Hotshot Anna piles up the miles – and the cash

Hugh Robertson, no great fan of flying, drove from the Chicago area to Presque Isle Downs in Erie, Penn., to watch Hotshot Anna win the $100,000 Satin N Lace Stakes for the second year in a row on Monday.
Forget about Erie. With the money Hotshot Anna has earned Robertson – who both trains and owns the mare –he could fly first class around the globe a dozen times and barely feel it.
Hotshot Anna’s bankroll now stands at $623,440, making the $20,000 Robertson paid for her at the Keeneland September yearling sale in 2015 money very, very well spent. A good chunk of Hotshot Anna’s earnings came from her 2018 win in the $400,000 Presque Isle Downs Masters, and she’s on track to return to Pennsylvania for that race next month.

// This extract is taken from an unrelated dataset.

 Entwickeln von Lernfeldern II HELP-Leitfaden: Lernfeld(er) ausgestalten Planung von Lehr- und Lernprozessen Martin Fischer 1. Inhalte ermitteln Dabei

Hotshot Anna, who got an 86 Beyer Speed Figure for her win Monday (well off the 94 she earned in the same race a year ago), arrived back at Robertson’s barn Tuesday at noon looking not much worse for her travel.

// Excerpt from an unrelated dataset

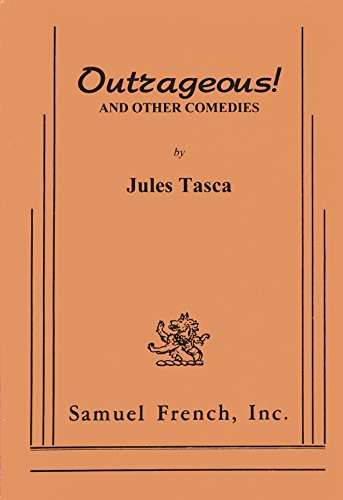 Outrageous! and other comedies: Tasca, Jules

“She ships fairly well, and it was nice and cool going out and coming back,” Robertson said.
Speaking of coming back, Hotshot Anna has come all the way back, or close to it, after fracturing her withers in December at Fair Grounds. Her morning training session complete, Hotshot Anna was getting a bath on a windy morning when something blew over next to her, spooked her, and sent her flopping down onto the concrete.
“She didn’t go all the way over,” Robertson said. “If she’d hit her head, it probably would’ve killed her.”
As it was, the fracture was non-displaced and merely required ample healing time. Hotshot Anna returned to the races finishing second June 29 in the Chicago Handicap, and sharply won a turf-sprint allowance race at Arlington before Monday’s success.
Robertson has done great work with bargain yearling-auction buys. Typically, he selects the yearlings, buys them, and offers pieces of the horses to other owners.
“I offered her to a few different clients and nobody wanted her,” he said. “She was pretty small, I guess, and they must not have liked the breeding.”
Robertson nearly sold Hotshot Anna last summer for a handsome sum and said he’s entered her in Keeneland’s November auction.
“I don’t know if I’ll go through with it or not,” he said. “I’ll probably get too much pressure from my family to keep her.”